J'ai gardé dans mes yeux, comme un thésauriseur, L'or des moissons ; l'or des chevelures ; un site Dont mon âme fut seule à savoir la douceur ; Un couchant dont le rose à mon gré ressuscite ;

Puis tels cygnes au clair de la lune nageant, Des cygnes de qui l'aile a la forme des harpes, Harpes de Lohengrin aux musiques d'argent. J'ai gardé dans mes yeux de bleuâtres écharpes,

Vapeurs d'étangs, brouillards que la pluie a brochés, Et d'où montent des fonds de ville, des tourelles Qu'une guirlande, en fer, d'angélus lie entre elles… Et je marche portant dans mes yeux ces clochers

Vus un soir en voyage au bout du crépuscule.
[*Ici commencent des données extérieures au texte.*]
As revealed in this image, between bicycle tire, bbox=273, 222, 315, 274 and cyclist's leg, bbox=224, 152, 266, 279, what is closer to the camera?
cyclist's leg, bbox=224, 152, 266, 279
J'y garde encor des ciels, des arbres et de l'eau ; Des femmes que l'absence au fond de l'œil accule, Toutes tristes comme des lis dans un préau ;

Puis des noces en blanc, des baptêmes, la moire Sous la brise, d'un vieux canal horizontal… Or, ces reflets dans l'œil, c'est toute ma mémoire ; Un souvenir plutôt physique que mental :

Réverbérations d'enfance et de voyages, Dessins figuratifs des heures qui s'en vont, Survivances toutes visuelles qui font De mes yeux comme un grand reliquaire d'images !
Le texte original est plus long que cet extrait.